# python double target localization and reconstruction

As mentioned above: a course assignment of machine vision is to collect a group of binocular images and complete the relevant processes of stereo vision: including camera calibration (internal and external parameters), distortion correction, basic matrix estimation, parallax map calculation (image correction is required first), recovery and drawing 3D point coordinates. The code on the Internet is basically based on checkerboard. You don't understand it at first. When you copy too much, you will understand it naturally. The principle is not introduced in detail. I will briefly introduce the implementation process and the problems encountered. The reconstruction of the last part can not ensure accuracy, because the reconstructed image is simply not good-looking! The code references in this article have been marked in the reference link, and some parts have been changed and supplemented.

For learning purposes only!

## 1. Image acquisition and pre experiment

### 1.1 image

Collect a set of binocular images. In this step, the elder martial brother will appear in the mirror. I use two mobile phones to shoot at a fixed position at the same time, so as to get 10 pairs of images. That is, the left and right mobile phones are aligned together, and then press the shutter at the same time. There must be a lot of error in this operation.

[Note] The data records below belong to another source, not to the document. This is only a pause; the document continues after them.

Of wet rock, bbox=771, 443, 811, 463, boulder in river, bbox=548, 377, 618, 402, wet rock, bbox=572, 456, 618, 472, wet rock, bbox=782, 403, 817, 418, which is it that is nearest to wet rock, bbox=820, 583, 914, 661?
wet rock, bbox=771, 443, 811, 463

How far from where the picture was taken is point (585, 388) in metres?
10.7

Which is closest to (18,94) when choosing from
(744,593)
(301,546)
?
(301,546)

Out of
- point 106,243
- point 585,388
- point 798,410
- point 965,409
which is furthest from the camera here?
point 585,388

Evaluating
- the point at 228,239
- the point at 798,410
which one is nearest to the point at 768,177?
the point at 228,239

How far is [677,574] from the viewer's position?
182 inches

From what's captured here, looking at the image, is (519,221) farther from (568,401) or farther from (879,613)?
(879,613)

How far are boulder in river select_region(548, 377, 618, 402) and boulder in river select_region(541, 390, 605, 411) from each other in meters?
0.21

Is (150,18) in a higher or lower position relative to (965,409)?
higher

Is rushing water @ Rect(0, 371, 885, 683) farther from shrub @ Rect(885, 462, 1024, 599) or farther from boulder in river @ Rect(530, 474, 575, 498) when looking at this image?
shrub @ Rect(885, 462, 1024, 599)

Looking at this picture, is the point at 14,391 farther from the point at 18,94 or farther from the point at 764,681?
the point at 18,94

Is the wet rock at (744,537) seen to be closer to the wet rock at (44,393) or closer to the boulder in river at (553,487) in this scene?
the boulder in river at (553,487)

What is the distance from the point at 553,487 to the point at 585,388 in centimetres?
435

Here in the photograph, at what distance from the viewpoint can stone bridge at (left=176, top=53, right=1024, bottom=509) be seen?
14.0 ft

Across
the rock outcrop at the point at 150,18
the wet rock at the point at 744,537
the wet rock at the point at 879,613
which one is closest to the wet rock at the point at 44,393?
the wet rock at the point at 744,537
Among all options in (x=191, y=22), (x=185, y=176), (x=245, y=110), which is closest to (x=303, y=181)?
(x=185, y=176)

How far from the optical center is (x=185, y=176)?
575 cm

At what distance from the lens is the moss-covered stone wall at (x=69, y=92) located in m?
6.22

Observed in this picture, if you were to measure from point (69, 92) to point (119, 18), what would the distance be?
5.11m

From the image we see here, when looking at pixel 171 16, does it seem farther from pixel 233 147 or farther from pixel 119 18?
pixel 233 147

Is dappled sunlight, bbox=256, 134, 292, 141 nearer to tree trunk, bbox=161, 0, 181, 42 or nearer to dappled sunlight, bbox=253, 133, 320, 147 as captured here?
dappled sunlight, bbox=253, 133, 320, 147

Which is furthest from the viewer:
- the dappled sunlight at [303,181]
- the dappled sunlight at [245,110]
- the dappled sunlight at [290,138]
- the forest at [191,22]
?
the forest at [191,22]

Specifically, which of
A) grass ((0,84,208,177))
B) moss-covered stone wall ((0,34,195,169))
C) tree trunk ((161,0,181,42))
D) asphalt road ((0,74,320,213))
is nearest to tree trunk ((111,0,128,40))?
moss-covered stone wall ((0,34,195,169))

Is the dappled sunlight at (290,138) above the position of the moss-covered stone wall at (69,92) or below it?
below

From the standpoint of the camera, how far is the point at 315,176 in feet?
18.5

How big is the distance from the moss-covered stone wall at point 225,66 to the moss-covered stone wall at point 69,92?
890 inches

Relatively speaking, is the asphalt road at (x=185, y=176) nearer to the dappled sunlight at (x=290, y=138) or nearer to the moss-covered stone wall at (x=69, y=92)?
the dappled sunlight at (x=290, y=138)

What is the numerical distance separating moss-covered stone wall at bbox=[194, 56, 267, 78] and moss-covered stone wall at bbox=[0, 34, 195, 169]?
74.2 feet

### 1.2 matlab pre experiment

Initial use CV2 Findchess board corners did not detect any corners, and the detection time was long. Therefore, first use the toolbox of matlab for pre experiment (refer to link 3). The following results are obtained, indicating that the data can still be detected. The data in the figure has been screened and several images with large errors have been removed. By observing the results and checking the data, we know that this function can only detect internal corners, so the size of the chessboard given by my image should be (7,5), so pay attention to changing the parameters.

### 1.3 python pre experiment

Read all the images in the left and right folders, detect their corners, record the images that can be detected, and obtain the corresponding image pairs. Finally, 4 pairs of images can be obtained (4 pairs can be obtained out of 10 pairs. Fortunately, elder martial brother loves the mirror). In the following code, truth looks at the file name that can detect corners.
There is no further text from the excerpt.